Asgari ücret her zaman var değildi, yakın zamanlarda ortaya çıktı ve bir gün ortadan kalkması mümkün. Asgari ücret tartışmaları daha ziyade zengin ve varlıklı toplumlarda söz konusu olabiliyor. Yani asgari ücret zenginlik oluşturmada başarılı toplumlarda gündeme geliyor. Fakir toplumlarda asgari ücret tartışması yapmak büyük ölçüde anlamsız.

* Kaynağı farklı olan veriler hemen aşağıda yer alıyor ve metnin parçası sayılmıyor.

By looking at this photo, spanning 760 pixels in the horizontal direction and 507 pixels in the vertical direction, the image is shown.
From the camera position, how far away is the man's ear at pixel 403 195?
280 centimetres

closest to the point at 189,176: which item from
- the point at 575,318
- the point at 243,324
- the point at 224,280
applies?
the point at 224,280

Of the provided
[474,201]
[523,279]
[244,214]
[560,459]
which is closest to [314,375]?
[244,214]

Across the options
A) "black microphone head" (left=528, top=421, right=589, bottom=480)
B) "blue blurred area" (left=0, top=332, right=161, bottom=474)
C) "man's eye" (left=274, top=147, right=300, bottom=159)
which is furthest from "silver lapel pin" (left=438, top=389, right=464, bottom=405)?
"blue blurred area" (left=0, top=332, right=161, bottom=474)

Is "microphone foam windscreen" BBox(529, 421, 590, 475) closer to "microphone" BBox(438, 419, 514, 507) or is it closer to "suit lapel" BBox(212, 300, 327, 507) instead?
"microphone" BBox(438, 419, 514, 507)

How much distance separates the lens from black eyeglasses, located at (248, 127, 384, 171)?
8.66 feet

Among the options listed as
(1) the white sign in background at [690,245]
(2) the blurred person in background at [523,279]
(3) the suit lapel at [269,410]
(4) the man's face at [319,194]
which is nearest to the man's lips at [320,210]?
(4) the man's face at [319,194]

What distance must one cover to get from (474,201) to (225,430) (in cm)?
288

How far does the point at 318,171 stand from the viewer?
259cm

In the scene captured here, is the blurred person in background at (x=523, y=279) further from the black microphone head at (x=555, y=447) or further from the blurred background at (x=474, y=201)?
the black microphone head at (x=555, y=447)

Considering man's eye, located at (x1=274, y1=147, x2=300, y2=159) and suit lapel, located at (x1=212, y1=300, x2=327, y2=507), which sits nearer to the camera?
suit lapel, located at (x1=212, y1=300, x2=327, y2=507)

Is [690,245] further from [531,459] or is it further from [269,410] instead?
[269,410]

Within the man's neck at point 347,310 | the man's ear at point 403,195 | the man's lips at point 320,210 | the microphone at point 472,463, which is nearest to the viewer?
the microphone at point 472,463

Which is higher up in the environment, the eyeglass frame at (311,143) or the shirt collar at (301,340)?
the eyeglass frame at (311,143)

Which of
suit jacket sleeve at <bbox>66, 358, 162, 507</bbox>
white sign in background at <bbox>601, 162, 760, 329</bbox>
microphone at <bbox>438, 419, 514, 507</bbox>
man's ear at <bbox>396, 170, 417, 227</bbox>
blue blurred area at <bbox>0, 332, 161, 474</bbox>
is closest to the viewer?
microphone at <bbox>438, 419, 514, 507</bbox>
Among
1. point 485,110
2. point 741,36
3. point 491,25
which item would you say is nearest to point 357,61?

Emeğin bir objektif değeri yok. Değer her şeyde olduğu gibi emekte de objektif değil subjektiftir. Emeğin insanların ona atfettiği değer kadar değeri vardır. Mesela kişi başına geliri yüz bin dolar olmuş bir ülkede ödenen ücretlerle bin dolar olan bir ülkede üç aşağı beş yukarı aynı işi yapan kimselere verilen ücret farklı olur. Vasıflı emek ile vasıfsız emek arasında da bir ayrım yaparak vasıflı emeğe vasıfsız emekten daha az çaba harcasa bile daha çok ücret verilmesi gerekir. Bu husus, yani emeğin değerinin nasıl hesaplanacağı ve hangi -vasıflı veya vasıfsız- emeğin hesaplamalarda temel alınacağı Marksizmin de takıldığı ve bir türlü çözemediği bir probleme işaret ediyor.
İnsanların alabileceği ücreti belirleyecek olan şey, günün sonunda, ekonomik realitelerdir. Başka bir deyişle, üretim gücüdür. ABD’de geçerli olan emek fiyatının onunkiyle kıyaslanamayacak kadar küçük bir ekonomik güce sahip bir ülkede de olmasını istemek çok garip ve hayalci bir tutum olur.
Son olarak, asgari ücret, bir vasfı bulunmayan, sigortalı olarak asgari ücretli bir işe girmiş, girebilmiş kimselere fayda sağlayabilir, ama geniş anlamda toplumda bazı kişilere zarar verebilir. Asgari ücretten daha düşük bir fiyata iş gücü piyasasına girmek isteyenlerin önüne set çeker. Asgari ücretten daha düşük ücretlerle eleman istihdam etmeyi isteyenlerin daha az eleman istihdam etmesine sebep olabilir. Bu da işsizliğe katkıda bulunur.